Quoted text:
==========

I have always been a strangely determined person. I quite like setting myself a goal and then challenging myself to reach that goal. I like having very big to-do list but each item on the list is quite a big ambition. By nature, I’m actually quite a shy person. I think that’s also why I delve into my work a lot. From a very young age, I’ve been immersed in the arts and I’m constantly fascinated by telling stories and the orchestration of a particular narrative, whether that be literature or branding. Otherwise, I’m amazingly simple in my private life. I’m a mum and that’s one of the most important and fun elements of my life but apart from that, I’m extraordinarily curious. I could spend all day, every day, reading about new ‘things’ and asking questions. I have an insatiable hunger for learning.

I, too would describe myself as exceptionally curious but my closest friends say that I’m merely being polite and what I really mean is that I’m nosey…

[laughs] That’s exactly what it is!

Yes, after ten minutes of meeting someone, there’s a good chance that I’ll know absolutely everything about their life. Without them even being conscious of it. I can’t help it. [laughs]

[laughs] Me either. I’m glad that there are two of us.

In terms of being shy, that’s quite a paradox when compared to the industries which you have and do work in, particularly theatre and the arts. Was your introverted nature a challenge when you studied drama?

==========

Dataset section:

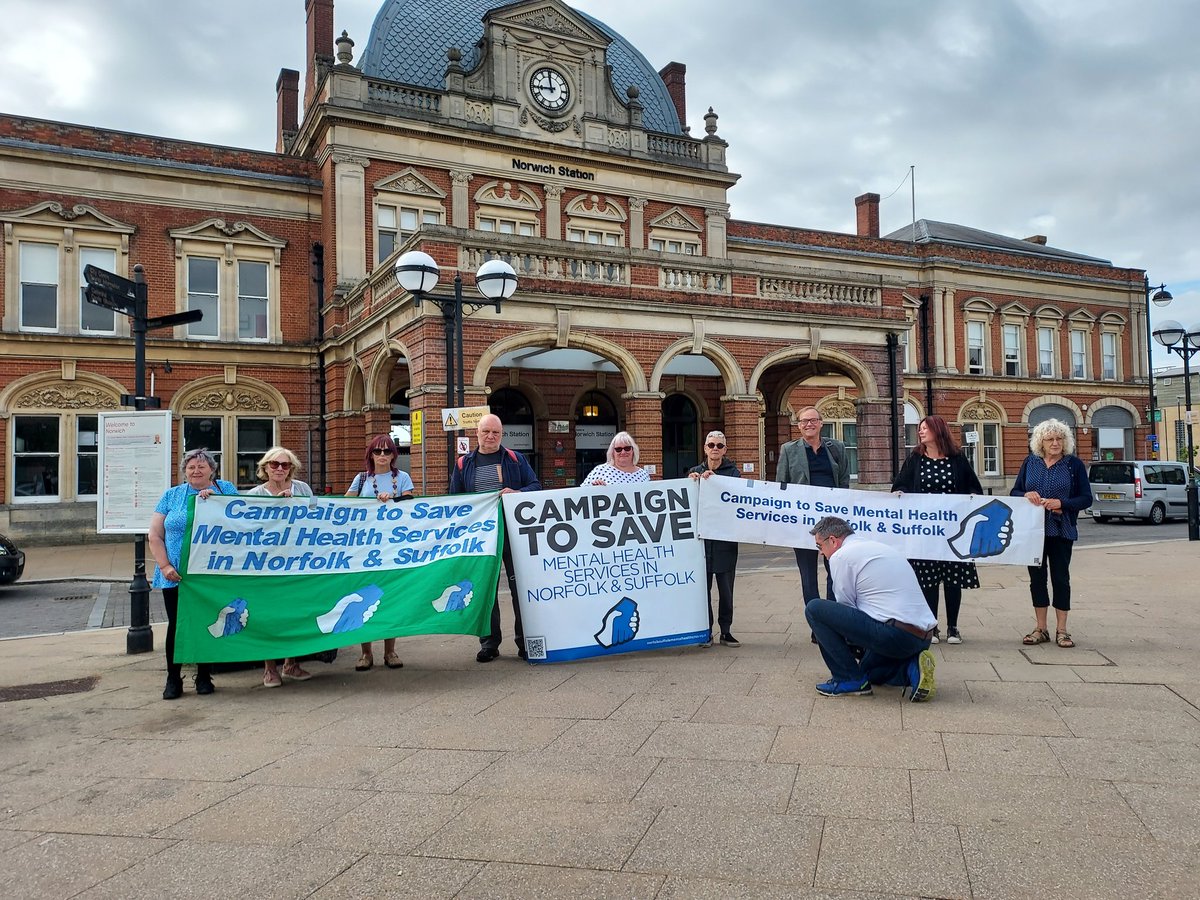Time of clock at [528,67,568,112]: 11:44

==========

Written problem: Reproduce the interview excerpt above word for word, from start to finish.

Task result:
I have always been a strangely determined person. I quite like setting myself a goal and then challenging myself to reach that goal. I like having very big to-do list but each item on the list is quite a big ambition. By nature, I’m actually quite a shy person. I think that’s also why I delve into my work a lot. From a very young age, I’ve been immersed in the arts and I’m constantly fascinated by telling stories and the orchestration of a particular narrative, whether that be literature or branding. Otherwise, I’m amazingly simple in my private life. I’m a mum and that’s one of the most important and fun elements of my life but apart from that, I’m extraordinarily curious. I could spend all day, every day, reading about new ‘things’ and asking questions. I have an insatiable hunger for learning.

I, too would describe myself as exceptionally curious but my closest friends say that I’m merely being polite and what I really mean is that I’m nosey…

[laughs] That’s exactly what it is!

Yes, after ten minutes of meeting someone, there’s a good chance that I’ll know absolutely everything about their life. Without them even being conscious of it. I can’t help it. [laughs]

[laughs] Me either. I’m glad that there are two of us.

In terms of being shy, that’s quite a paradox when compared to the industries which you have and do work in, particularly theatre and the arts. Was your introverted nature a challenge when you studied drama?